Text passage -

=== Begin Enclosure ===

A Deadly Game of One-Upmanship

Australia, United Kingdom

NekNomination- A Deadly Game of One-Upmanship

Drinking games go back as far as ancient Greece and China. The games usually fall into one of a number of categories:

  • Speed—how much alcohol can be consumed in a certain period of time (includes games such as beer bong, flippy cup, shotgunning, and boat races)
  • Endurance—simple competitions to out-drink other players. Sometimes the goal is to see who can remain standing the longest (boot of beer, power hour,  keg stand)
  • Skill—party and bar games that focus on an act of skill. In some games, the loser is required to drink a predetermined amount; in others, the winner (beer pong, beer darts, polish horseshoes, etc.)

There are also thinking games, cards, dice, and other competitions, all with alcohol involved.

All these can, as a group, range from the benign to the ridiculous. A friendly game of darts over beers can be innocent enough; competitive drinking for the sake of speed or volume can be dangerous, even lethal.

The latest and most alarming incarnation of the drinking game is Neknomination.

=== End Enclosure ===

Exercise -
Go on with the article about NekNomination and drinking games, picking up right after its last sentence. The entries that follow have nothing to do with this text.

Excerpted records -
=== Begin Enclosure ===

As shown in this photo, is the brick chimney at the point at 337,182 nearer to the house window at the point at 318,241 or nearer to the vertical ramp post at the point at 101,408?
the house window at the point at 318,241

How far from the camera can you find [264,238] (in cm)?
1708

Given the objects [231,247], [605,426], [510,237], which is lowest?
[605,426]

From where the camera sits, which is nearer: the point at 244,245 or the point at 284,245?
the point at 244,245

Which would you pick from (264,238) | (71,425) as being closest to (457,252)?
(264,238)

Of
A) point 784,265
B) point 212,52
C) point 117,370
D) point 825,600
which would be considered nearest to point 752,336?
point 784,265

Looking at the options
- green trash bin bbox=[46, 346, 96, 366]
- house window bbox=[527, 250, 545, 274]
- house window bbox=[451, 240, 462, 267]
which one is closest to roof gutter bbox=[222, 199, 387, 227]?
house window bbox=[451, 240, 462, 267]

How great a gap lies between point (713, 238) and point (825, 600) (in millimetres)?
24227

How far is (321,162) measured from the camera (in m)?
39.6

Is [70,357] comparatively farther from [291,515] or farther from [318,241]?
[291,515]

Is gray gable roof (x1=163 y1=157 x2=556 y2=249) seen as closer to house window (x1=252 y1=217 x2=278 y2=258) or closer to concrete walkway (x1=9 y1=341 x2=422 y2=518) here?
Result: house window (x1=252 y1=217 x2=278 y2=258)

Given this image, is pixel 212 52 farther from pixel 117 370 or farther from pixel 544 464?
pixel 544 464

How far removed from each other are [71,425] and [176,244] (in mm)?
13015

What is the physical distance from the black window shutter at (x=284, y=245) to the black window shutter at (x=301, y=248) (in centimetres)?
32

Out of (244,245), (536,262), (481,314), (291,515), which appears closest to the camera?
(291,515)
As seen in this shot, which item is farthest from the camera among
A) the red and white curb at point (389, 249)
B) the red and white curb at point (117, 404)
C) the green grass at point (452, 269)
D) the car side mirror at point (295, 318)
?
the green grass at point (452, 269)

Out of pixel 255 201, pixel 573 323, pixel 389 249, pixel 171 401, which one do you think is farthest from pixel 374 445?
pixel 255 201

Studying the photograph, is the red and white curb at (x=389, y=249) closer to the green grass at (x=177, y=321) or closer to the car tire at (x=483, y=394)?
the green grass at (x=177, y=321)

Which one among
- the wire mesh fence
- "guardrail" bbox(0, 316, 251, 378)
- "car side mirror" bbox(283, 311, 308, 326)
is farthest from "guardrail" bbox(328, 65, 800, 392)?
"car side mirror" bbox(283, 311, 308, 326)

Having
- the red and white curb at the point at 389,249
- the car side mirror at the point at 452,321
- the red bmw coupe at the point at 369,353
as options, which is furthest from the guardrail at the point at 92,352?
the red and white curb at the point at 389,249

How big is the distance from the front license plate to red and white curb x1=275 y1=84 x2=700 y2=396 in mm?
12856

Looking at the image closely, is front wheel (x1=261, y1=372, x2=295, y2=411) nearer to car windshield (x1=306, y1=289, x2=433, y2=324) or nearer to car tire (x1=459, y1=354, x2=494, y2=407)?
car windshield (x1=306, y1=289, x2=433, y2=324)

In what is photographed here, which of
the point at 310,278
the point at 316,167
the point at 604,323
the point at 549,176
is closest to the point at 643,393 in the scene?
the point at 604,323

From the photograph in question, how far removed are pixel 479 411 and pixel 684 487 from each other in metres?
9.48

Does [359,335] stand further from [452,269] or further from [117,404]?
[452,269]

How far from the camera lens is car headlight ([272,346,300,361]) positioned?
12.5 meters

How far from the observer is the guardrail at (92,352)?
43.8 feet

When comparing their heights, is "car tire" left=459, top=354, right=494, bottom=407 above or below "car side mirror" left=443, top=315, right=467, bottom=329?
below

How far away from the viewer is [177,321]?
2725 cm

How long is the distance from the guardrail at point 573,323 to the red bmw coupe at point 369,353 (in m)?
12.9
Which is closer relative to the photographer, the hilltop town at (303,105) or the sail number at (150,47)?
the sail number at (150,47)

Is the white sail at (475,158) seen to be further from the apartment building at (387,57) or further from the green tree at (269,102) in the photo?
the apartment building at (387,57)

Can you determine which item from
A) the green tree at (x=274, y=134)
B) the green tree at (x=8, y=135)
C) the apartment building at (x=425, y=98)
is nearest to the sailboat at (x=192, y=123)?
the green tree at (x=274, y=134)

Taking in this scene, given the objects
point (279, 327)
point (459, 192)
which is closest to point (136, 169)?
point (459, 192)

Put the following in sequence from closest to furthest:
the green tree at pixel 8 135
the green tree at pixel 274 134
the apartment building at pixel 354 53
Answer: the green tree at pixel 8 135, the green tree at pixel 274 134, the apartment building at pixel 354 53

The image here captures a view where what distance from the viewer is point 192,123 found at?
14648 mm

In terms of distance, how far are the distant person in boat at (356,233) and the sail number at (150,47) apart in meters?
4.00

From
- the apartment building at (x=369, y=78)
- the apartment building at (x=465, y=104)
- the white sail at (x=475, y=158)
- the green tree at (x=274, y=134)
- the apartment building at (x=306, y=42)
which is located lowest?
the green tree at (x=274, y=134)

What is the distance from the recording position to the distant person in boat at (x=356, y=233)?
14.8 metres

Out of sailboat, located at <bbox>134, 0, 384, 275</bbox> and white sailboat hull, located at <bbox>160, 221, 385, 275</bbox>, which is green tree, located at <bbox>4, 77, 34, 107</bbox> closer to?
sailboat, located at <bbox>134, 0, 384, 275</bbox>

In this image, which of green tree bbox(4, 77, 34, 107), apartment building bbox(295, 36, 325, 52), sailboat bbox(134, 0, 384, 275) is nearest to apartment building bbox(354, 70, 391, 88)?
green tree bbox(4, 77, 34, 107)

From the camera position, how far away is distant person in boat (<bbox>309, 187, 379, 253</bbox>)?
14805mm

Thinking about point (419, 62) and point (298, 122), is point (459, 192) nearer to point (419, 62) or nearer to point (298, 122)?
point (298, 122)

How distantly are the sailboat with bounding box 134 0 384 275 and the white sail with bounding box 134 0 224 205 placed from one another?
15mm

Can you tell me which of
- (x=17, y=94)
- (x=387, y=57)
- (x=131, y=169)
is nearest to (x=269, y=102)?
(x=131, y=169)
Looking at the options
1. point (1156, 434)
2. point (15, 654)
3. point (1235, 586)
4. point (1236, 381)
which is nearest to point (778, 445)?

=== End Enclosure ===

Answer to the problem -
The point to this game is to chug beer or alcohol and video the event; then, the video is posted on social media and others are dared to outdo it and then post their performance, adding the same dare. This leads to a sort of networked, viral drinking competition where the only possible outcome is that one-upmanship drastically overrides common sense. In addition to just drinking, players have ramped up the competition by jumping off bridges, doing motorcycle stunts, and performing other risky acts.

Neknomination-related deaths have been reported in Australia, Ireland, and the UK.

One teen in Ireland died after drinking and jumping into a river, another after mixing white wine, vodka, whiskey, and beer. A ten-year-old boy in the UK became violently ill after participating in Neknomination.

This trend clearly requires a counterforce.

StopNekNomination

One Facebook community, called Ban-Neknomination, calls attention to the dangers—and victims—of the game.

Perhaps social media, the platform upon which Neknomination depends, will provide that counterforce by means of education and positive peer pressure.